Output the records. Match them exactly.

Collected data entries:
++++++++++++++++++++

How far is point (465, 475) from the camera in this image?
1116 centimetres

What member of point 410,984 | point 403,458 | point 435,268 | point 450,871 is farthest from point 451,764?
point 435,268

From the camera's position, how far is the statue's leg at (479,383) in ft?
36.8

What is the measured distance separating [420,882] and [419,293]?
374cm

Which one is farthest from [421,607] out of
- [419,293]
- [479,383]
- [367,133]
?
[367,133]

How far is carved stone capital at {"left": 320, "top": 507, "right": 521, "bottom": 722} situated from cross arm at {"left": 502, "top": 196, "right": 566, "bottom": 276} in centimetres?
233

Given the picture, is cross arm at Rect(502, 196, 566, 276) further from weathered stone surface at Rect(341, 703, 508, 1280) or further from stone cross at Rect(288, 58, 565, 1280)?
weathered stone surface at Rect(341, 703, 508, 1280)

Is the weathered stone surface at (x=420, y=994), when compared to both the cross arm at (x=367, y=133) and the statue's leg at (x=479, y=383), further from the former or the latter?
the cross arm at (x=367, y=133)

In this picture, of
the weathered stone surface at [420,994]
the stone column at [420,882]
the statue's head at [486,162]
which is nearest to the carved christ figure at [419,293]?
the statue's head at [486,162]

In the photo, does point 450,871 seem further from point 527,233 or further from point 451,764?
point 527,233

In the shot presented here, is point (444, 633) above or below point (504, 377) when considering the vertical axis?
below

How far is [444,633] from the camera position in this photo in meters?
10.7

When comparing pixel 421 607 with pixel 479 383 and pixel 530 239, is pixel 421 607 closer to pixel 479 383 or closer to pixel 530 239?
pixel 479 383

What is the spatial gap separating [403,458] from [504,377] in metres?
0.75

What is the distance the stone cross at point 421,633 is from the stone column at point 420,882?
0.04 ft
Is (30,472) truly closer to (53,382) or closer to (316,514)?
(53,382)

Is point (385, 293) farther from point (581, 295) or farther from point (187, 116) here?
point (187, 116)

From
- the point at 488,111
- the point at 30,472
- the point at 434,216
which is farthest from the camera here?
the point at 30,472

++++++++++++++++++++

_WRITTEN RESPONSE_:
How far is point (465, 475) from the camera in this image?
1116 centimetres

What member of point 410,984 | point 403,458 | point 435,268 | point 450,871 is farthest from point 451,764?
point 435,268

From the camera's position, how far is the statue's leg at (479,383) in ft?
36.8

What is the measured distance separating [420,882] and [419,293]?
374cm

Which one is farthest from [421,607] out of
- [419,293]
- [479,383]
- [367,133]
?
[367,133]

How far is carved stone capital at {"left": 320, "top": 507, "right": 521, "bottom": 722} situated from cross arm at {"left": 502, "top": 196, "right": 566, "bottom": 276} in centimetres?
233

Given the picture, is cross arm at Rect(502, 196, 566, 276) further from weathered stone surface at Rect(341, 703, 508, 1280) or further from stone cross at Rect(288, 58, 565, 1280)?
weathered stone surface at Rect(341, 703, 508, 1280)

Is the weathered stone surface at (x=420, y=994), when compared to both the cross arm at (x=367, y=133) and the statue's leg at (x=479, y=383), further from the former or the latter?
the cross arm at (x=367, y=133)

In this picture, of
the weathered stone surface at [420,994]
the stone column at [420,882]
the statue's head at [486,162]
which is nearest to the carved christ figure at [419,293]?
the statue's head at [486,162]

In the photo, does point 450,871 seem further from point 527,233 or further from point 451,764?
point 527,233

In the shot presented here, is point (444, 633) above or below point (504, 377) when considering the vertical axis?
below

How far is [444,633] from the camera position in this photo in meters?
10.7

When comparing pixel 421 607 with pixel 479 383 and pixel 530 239, is pixel 421 607 closer to pixel 479 383 or closer to pixel 530 239?
pixel 479 383

What is the spatial gap separating [403,458] from [504,377] in metres?
0.75

What is the distance the stone cross at point 421,633 is from the stone column at point 420,882?
0.04 ft
Is (30,472) truly closer to (53,382) or closer to (316,514)?
(53,382)

Is point (385, 293) farther from point (581, 295) or farther from point (187, 116) here?
point (187, 116)

From
- the point at 488,111
- the point at 30,472
- the point at 434,216
which is farthest from the camera here?
the point at 30,472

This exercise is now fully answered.